Back at the desk I was told, regretfully, that Signore Egmont was out, and no, they had no idea where he was or when he might be back. But if Madame would like to leave a message?
Madame wrote on a piece of hotel stationery, “What the hell are you up to, Albert?”
But I was still left with the problem of what to do now. I did not particularly want to go back to my hotel and be questioned by the police. I would feel obligated to give them the name of Nicky’s pension, and she might find herself in real trouble. Why hadn’t she just stayed in England when she had the chance? Aside from wanting to know about the bassoon and Gunther, the inspector would be asking questions about how she came to re-enter the country with a stolen passport. My passport.

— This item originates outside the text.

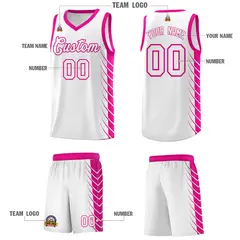 White Pink Side Symmetrical Line Pattern Basketball Jersey 5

Where to, then? I began walking up the Fondamenta di Cannaregio, which, before the train station was built, was the main entrance to Venice. The Cannaregio had fallen off somewhat since then. The nicest thing about it was that, since it didn’t have many famous sites, there were far fewer tourists. It was dirtier here, more pungent. The air smelled of fish frying in olive oil, of garlic and tomatoes, of faintly brackish water. I walked until I saw the sign for the Ghetto, and turned off the fondamenta. I followed the street past woodwork
ing shops and a kosher restaurant or two to the Campiello delle Scole. Then I came to the footbridge that led to the Ghetto Nuovo. In spite of its name, the Ghetto Nuovo was not new at all. It was the original Jewish ghetto in Venice, the compulsory residence from which all subsequent ghettos derived their name, geto, the Venetian word for foundry.

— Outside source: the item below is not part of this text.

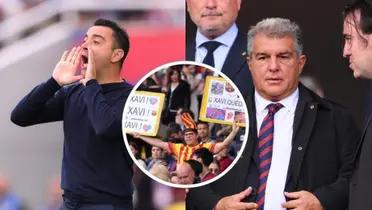 Joan Laporta y Xavi Hernández, del FC Barcelona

This bridge was one of three that connected the island to the rest of Venice. Connected and closed off. For three centuries the gated bridges had been locked at night, for protection, some said. At one time several thousand Jews had lived on the enclosed island, Ashkenazim and later Sephardim. When Napoleon ordered the gates torn down, that number dropped, though the Jews of the city still continued to pray and do business in the Ghetto.
The large campo seemed a peaceful place this late afternoon, with a few well-dressed children tossing a ball back and forth, their grandparents chatting on a bench. Compared to most places in Venice, it was so quiet that it was hard to imagine a time when the square would have been packed with bankers, laundresses, jewelers, rag and bone pickers, rabbinical students. With children playing games.
The golden light of Venice fell on the Holocaust memorial along one wall.
I walked over to a corner of the square to the museum, paid for a ticket and went upstairs. I was weary suddenly, more melancholy than was proper for a truly inspired museum visit. Yet I didn’t know what else to do at the moment.
A man was standing with his back to me in front of a glass display case. I didn’t recognize him immediately because a yarmulke covered his bald head and his hands were in the pockets of his cloth coat. But after I watched him a moment, I realized there could be no mistake. His reflection floated eerily among the filigreed silver prayer books, the elaborate pitchers, the worked-silver scroll cases and the branched candelabras.